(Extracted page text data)
'''

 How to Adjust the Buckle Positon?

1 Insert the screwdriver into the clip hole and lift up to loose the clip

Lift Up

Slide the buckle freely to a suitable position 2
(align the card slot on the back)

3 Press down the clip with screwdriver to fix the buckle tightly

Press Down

'''
'''

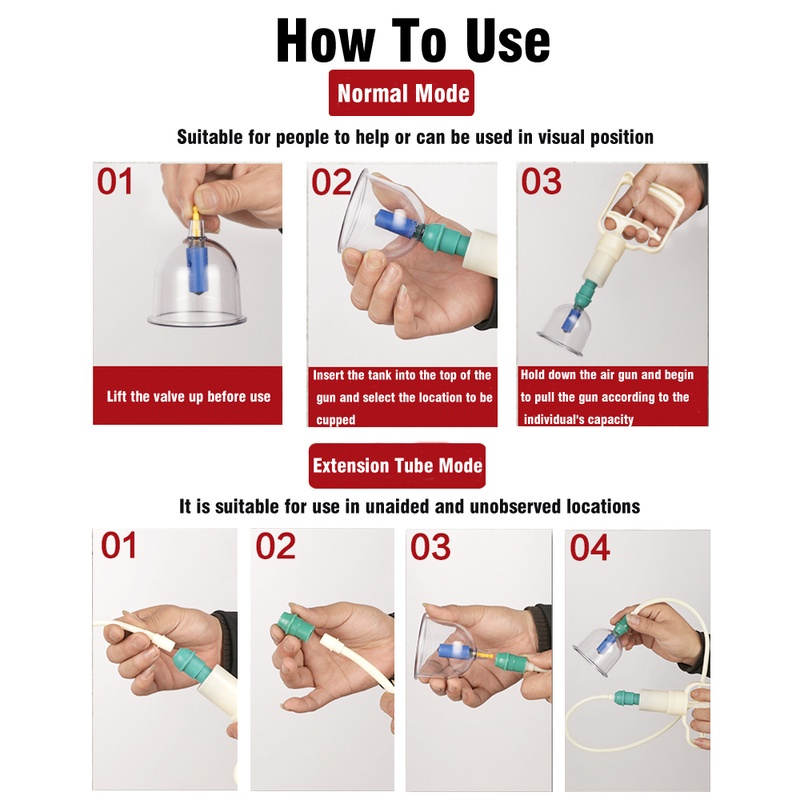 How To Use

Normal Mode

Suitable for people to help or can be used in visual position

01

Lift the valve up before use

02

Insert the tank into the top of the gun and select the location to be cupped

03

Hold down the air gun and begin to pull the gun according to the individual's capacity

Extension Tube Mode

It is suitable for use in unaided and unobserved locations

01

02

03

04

'''
'''

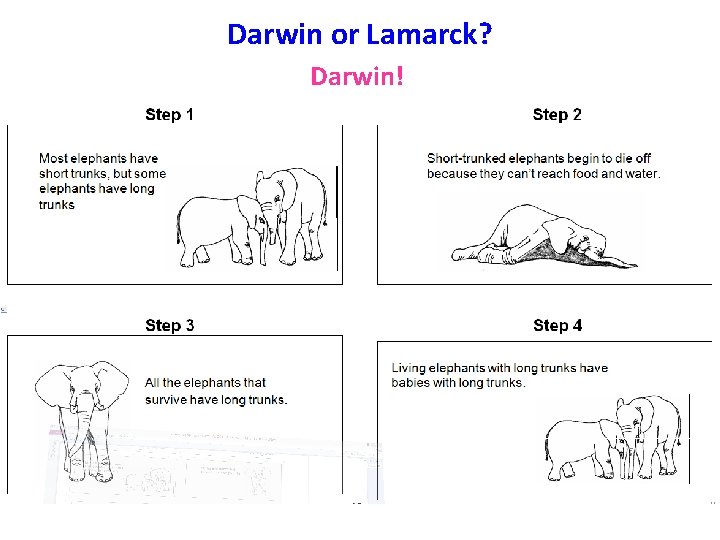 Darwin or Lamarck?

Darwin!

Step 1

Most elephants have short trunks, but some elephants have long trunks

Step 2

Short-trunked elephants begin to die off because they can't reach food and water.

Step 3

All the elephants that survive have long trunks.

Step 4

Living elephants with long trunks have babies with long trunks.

'''

__Exercise aim__. Search the entries for "long" and copy each matching line.

__Finished exercise__.
Most elephants have short trunks, but some elephants have long trunks
All the elephants that survive have long trunks.
Living elephants with long trunks have babies with long trunks.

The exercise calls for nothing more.